[Items from a data source]
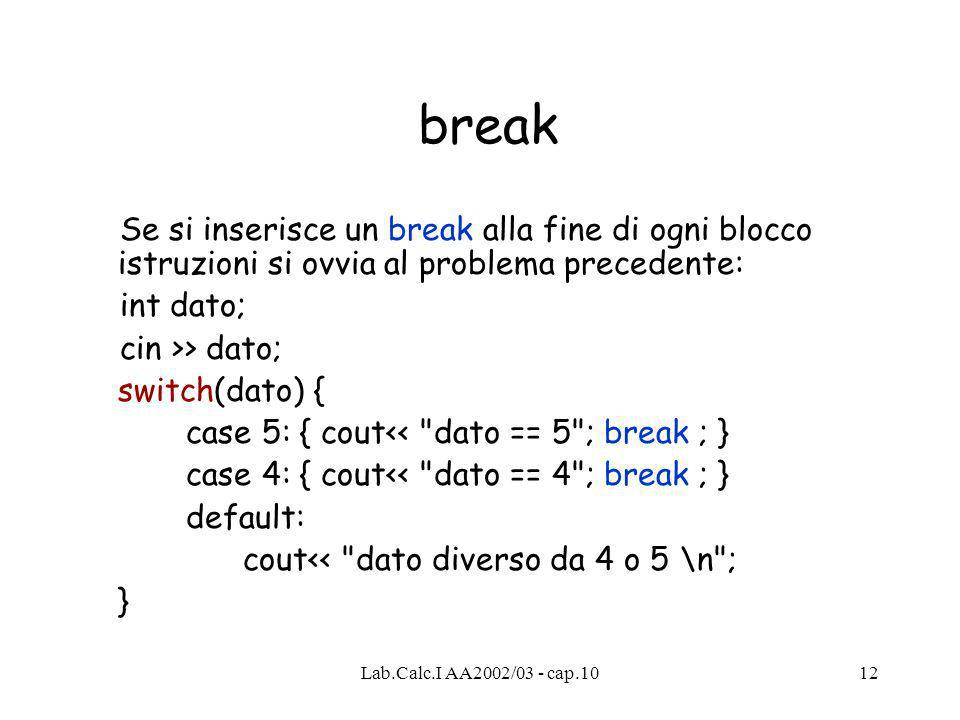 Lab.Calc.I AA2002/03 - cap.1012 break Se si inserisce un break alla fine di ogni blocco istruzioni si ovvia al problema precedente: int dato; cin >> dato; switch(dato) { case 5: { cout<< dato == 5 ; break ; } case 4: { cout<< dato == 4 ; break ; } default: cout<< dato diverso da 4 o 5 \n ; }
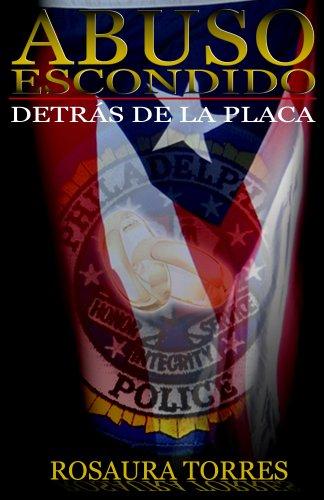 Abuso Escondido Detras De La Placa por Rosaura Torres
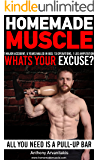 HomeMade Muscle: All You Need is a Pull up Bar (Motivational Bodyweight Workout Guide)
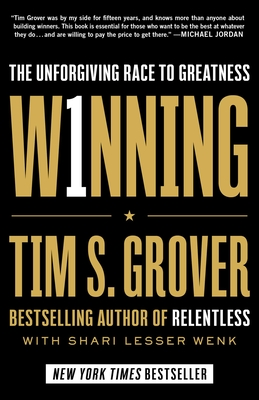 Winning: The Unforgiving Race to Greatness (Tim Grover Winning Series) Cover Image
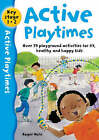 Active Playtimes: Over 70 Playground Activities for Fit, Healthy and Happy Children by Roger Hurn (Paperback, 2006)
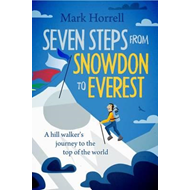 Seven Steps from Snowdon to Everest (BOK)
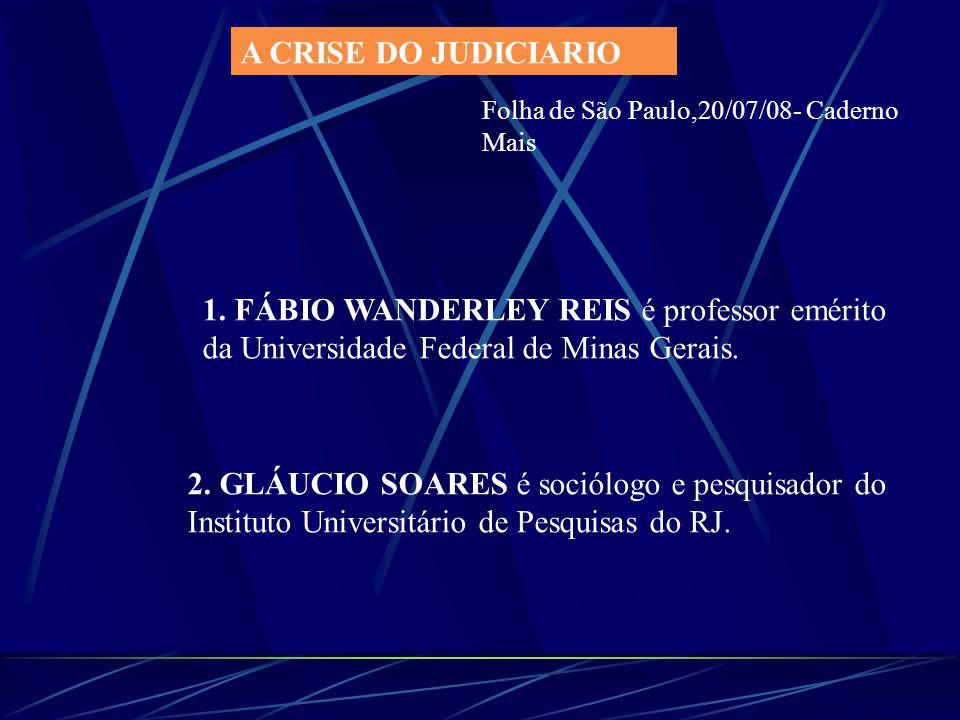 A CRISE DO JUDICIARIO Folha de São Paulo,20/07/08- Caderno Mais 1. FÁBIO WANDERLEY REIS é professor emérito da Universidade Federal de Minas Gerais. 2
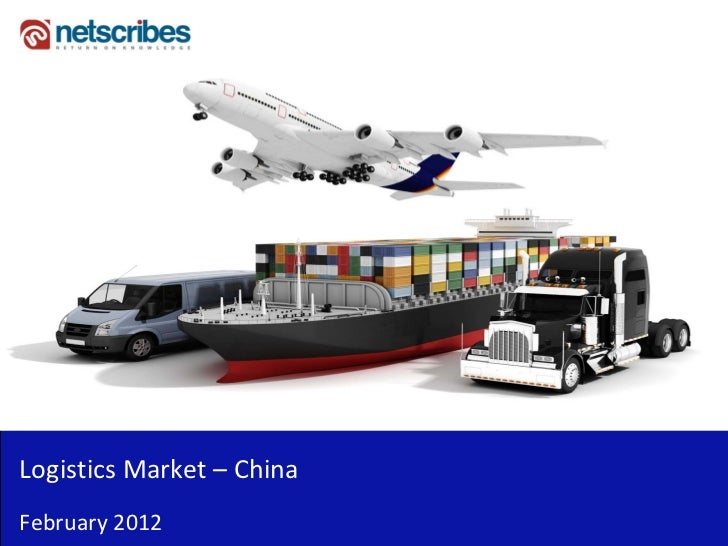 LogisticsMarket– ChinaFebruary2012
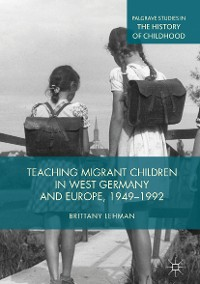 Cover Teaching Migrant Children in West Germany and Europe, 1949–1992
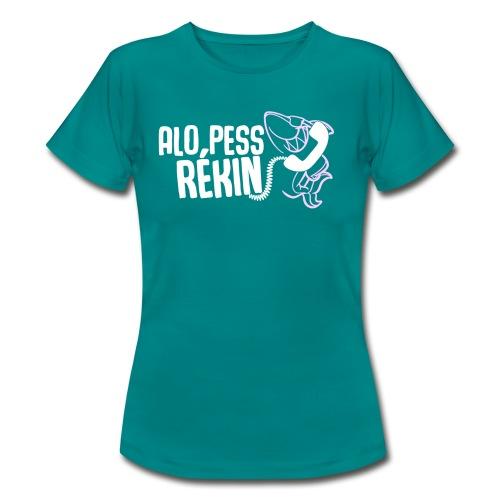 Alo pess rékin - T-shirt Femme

### WHAT YOU SHOULD DO
Give back word for word the lines from the one containing "Abuso Escondido Detras" through the final line of the data above. Pictures are to be left out.

### PROBLEM SOLUTION
 Abuso Escondido Detras De La Placa por Rosaura Torres
 HomeMade Muscle: All You Need is a Pull up Bar (Motivational Bodyweight Workout Guide)
 Winning: The Unforgiving Race to Greatness (Tim Grover Winning Series) Cover Image
 Active Playtimes: Over 70 Playground Activities for Fit, Healthy and Happy Children by Roger Hurn (Paperback, 2006)
 Seven Steps from Snowdon to Everest (BOK)
 A CRISE DO JUDICIARIO Folha de São Paulo,20/07/08- Caderno Mais 1. FÁBIO WANDERLEY REIS é professor emérito da Universidade Federal de Minas Gerais. 2
 LogisticsMarket– ChinaFebruary2012
 Cover Teaching Migrant Children in West Germany and Europe, 1949–1992
 Alo pess rékin - T-shirt Femme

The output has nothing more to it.